Chocolate Zucchini Loaf

I haven’t been blogging actively. It’s been such a busy summer and we were on vacation last week. I make this zucchini loaf all the time and I have been hoping to share it since May ! Somehow just never got around to it. Last week, the mom of my daughter’s best friend gave me a few gigantic zucchini fresh from her garden ! So I made this again and finally put the post together. It’s one of those sneaky recipes in which you can hide the vegetables ! My son doesn’t like sweets nor zucchini, but he would come back for more of this.

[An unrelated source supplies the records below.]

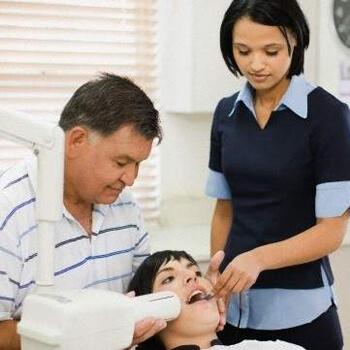 Bad teeth no laughing matter, say experts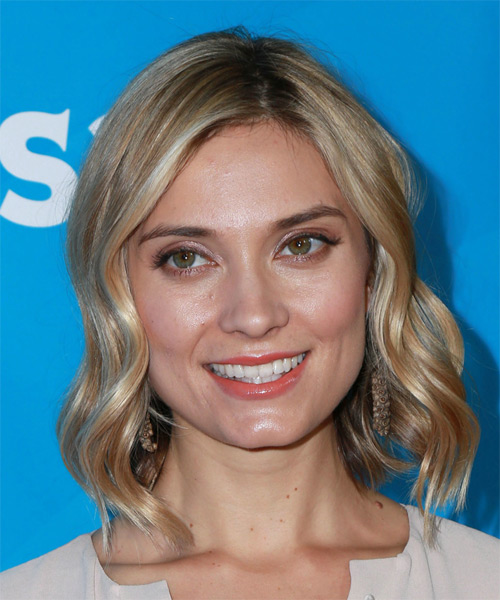 Spencer-Grammer-Medium-Wavy-Bob-Hairstyle Hottest And Trendy Bob Haircuts For Stylish Look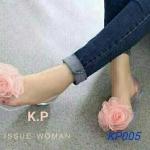 รองเท้าคัทชู ส้นแบน สวยน่ารัก วัสดุซิลิโคนใสนิ่ม แต่งดอกไม้ใหญ่สวยหวาน เปิดนิ้ว เปิดข้าง ใส่สบาย แมทสวยได้ทุกชุด สีดำ ครีม ชมพู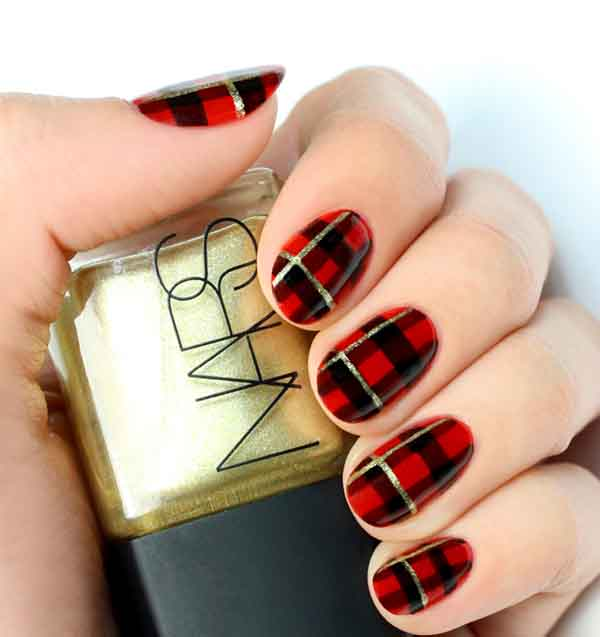 christmas-nail-art-designs-25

I guess that means it tastes pretty good ! If you prefer, you can put them in muffin tins instead, just remember to adjust the baking time to about 20-25 minutes. 

Makes 2 mini loaves (dimensions of pan: 5.75 x 3.25 x 2.25 inches)

  • 120 g shredded zucchini
  • 180 g all-purpose flour
  • 20 g unsweetened cocoa powder
  • 1.5 g baking powder
  • 1.5 g baking soda
  • 2 g salt
  • 50 g brown sugar
  • 50 g granulated sugar
  • 1 egg
  • 180 mL buttermilk
  • 30 mL vegetable oil
  • 2.5 mL pure vanilla extract
  • 60 g semi-sweet chocolate chips 
  1. Preheat oven to 350°F
  2. In a large mixing bowl, sift together flour, cocoa powder, baking powder, baking soda and salt
  3. Add both sugars
  4. In another bowl, mix together egg, buttermilk, oil and vanilla
  5. Add wet ingredients into flour mixture, stir until just blended
  6. Fold in chocolate chips and zucchini (batter will be slightly runny)
  7. Pour into lightly greased and floured loaf pans
  8. Bake for about 40-45 minutes 

Tools that I used 

Chicago Metallic 59440 Commercial II Non-Stick Mini Loaf Pans, Set of 4

You can get the mini loaf pans through the Amazon website by clicking the above link. I will receive a small compensation if you purchase the item.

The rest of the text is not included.